Exercise brief:
Write out the text of these lines word for word, leaving the pictures out.

──────── Task input

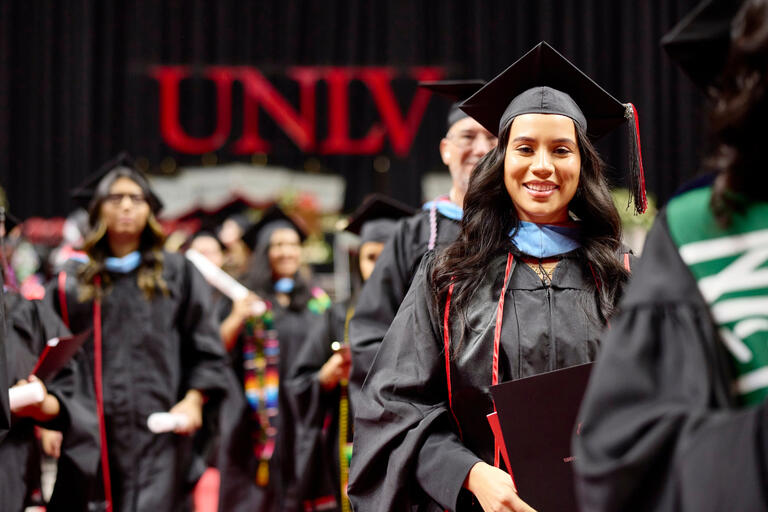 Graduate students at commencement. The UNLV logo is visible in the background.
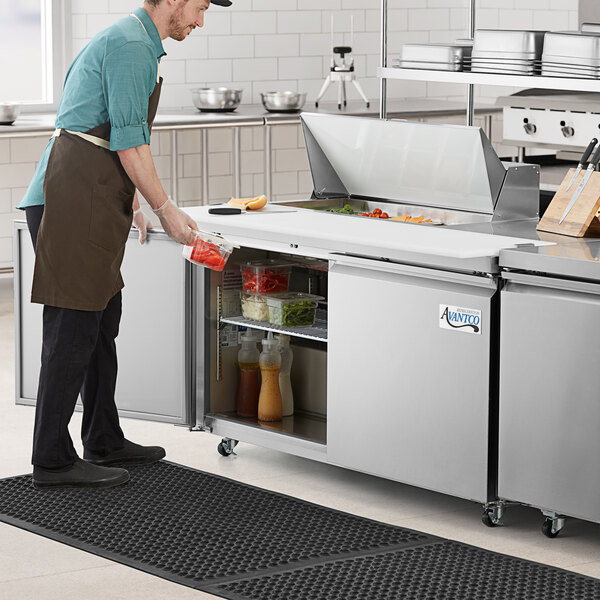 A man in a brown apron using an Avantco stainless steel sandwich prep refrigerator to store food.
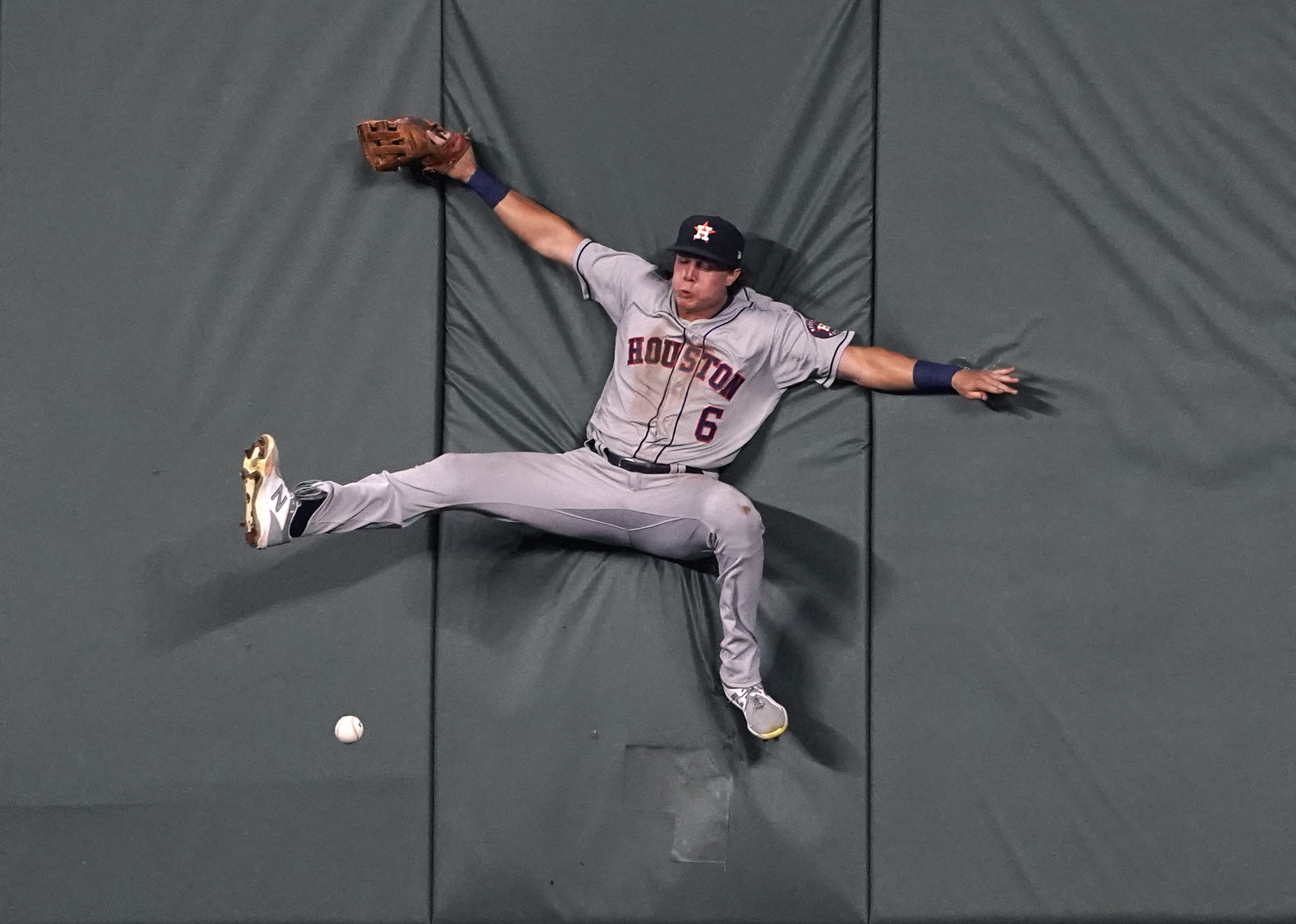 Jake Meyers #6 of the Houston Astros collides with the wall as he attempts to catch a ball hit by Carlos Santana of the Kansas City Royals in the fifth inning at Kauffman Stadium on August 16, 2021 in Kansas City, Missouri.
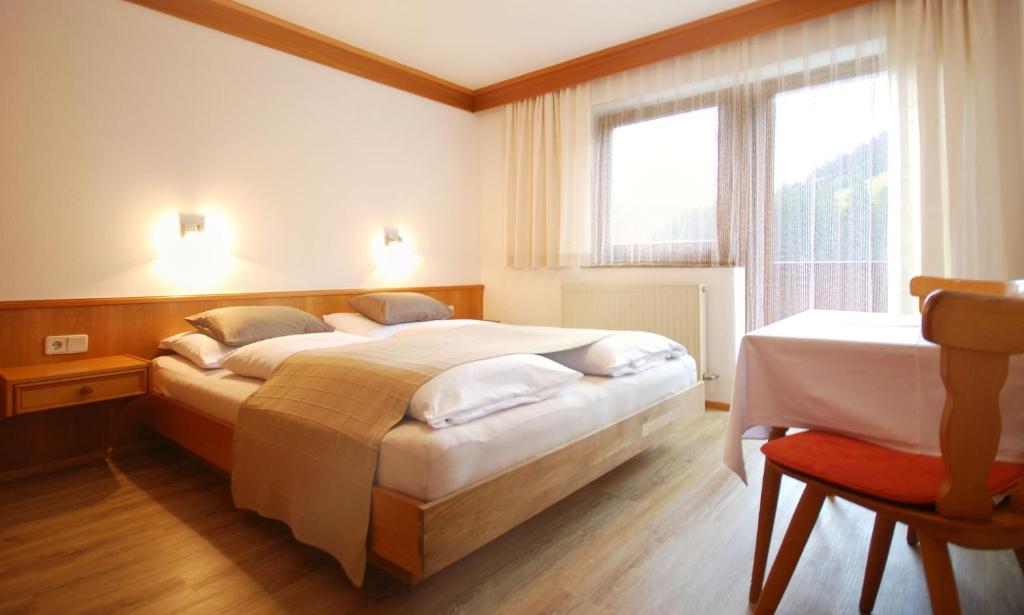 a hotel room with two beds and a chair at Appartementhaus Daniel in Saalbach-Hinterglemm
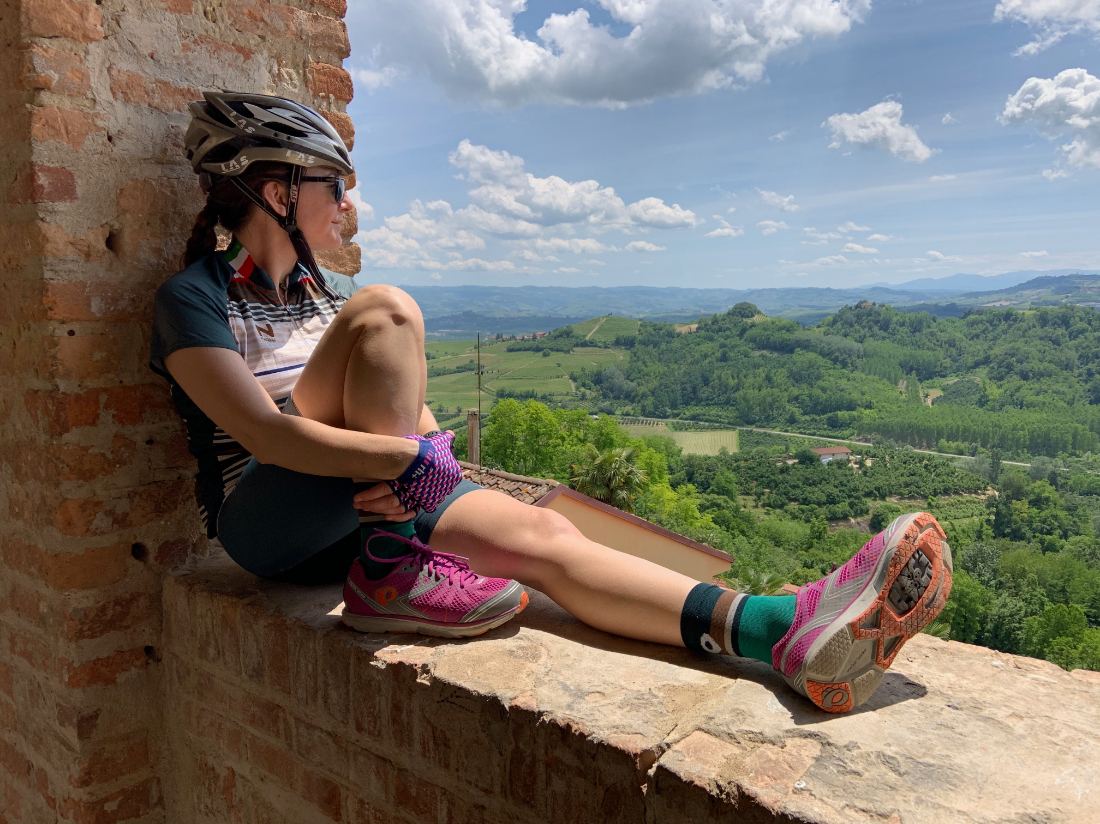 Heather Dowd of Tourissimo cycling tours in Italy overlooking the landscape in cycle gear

────────────────

Solution to this exercise:
 Graduate students at commencement. The UNLV logo is visible in the background.
 A man in a brown apron using an Avantco stainless steel sandwich prep refrigerator to store food.
 Jake Meyers #6 of the Houston Astros collides with the wall as he attempts to catch a ball hit by Carlos Santana of the Kansas City Royals in the fifth inning at Kauffman Stadium on August 16, 2021 in Kansas City, Missouri.
 a hotel room with two beds and a chair at Appartementhaus Daniel in Saalbach-Hinterglemm
 Heather Dowd of Tourissimo cycling tours in Italy overlooking the landscape in cycle gear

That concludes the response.